Несмотря на присущий ему революционный хилиазм и оптимизм, у Ленина в Париже бывали моменты такой крайней депрессии, что осенью 1911 года в разговоре с приехавшей в Париж сестрой Анной он ставил необычайный для него вопрос: «Удастся ли еще дожить до следующей революции?». «Я запомнила при этом, — писала Анна Ильинична, — грустное выражение его лица, похожее на ту фотографию, которая была снята с него в 1895 г. в охранке».

За исключением первой половины 1908 года, когда Ленин в рекордное по скорости время сфабриковал философскую книгу, в течение последующих семи лет он не написал ни одного большого (хотя бы по объему) произведения.

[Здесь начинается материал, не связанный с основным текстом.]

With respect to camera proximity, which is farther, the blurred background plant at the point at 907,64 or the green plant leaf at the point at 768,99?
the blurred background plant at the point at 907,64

Его энергия целиком уходит на склоку, на распрю со сбежавшими за границу другими руководителями разбитой революции. Во множестве мелких статей он будет поносить меньшевиков за все их грехи, в том числе за такой важный, как «отрицание гегемонии пролетариата в нашей буржуазной демократической революции» («Пролетарий», 6 августа 1909 года). Ко всем обычным обвинениям у Ленина появятся новые: меньшевики борются против подпольного, заговорщицкого, дорогого Ленину, характера партии. Они хотят уйти из подполья, используя для этого, как бы они ни были малы, легальные возможности, появившиеся в России после 1905 года.

Критика меньшевиками подполья приводит Ленина в ярость. Он убежден, что только на сем камне он может воздвигнуть церковь свою. «Только подполье ставит и решает вопросы нарастающей революции», только оно «направляет революционную социал-демократическую работу, привлекает рабочие массы именно этой работой»[32]. Ленин называет меньшевиков преступными «ликвидаторами» партии. В письме к Гюисмансу, секретарю Международного Социалистического Бюро, он заявлял, что меньшевики уничтожают существующую партийную организацию, пытаясь «заменить ее бесформенным объединением в рамках легальности во что бы то ни стало, хотя бы последняя покупалась ценою явного отказа от программы тактики и традиции партии»[33].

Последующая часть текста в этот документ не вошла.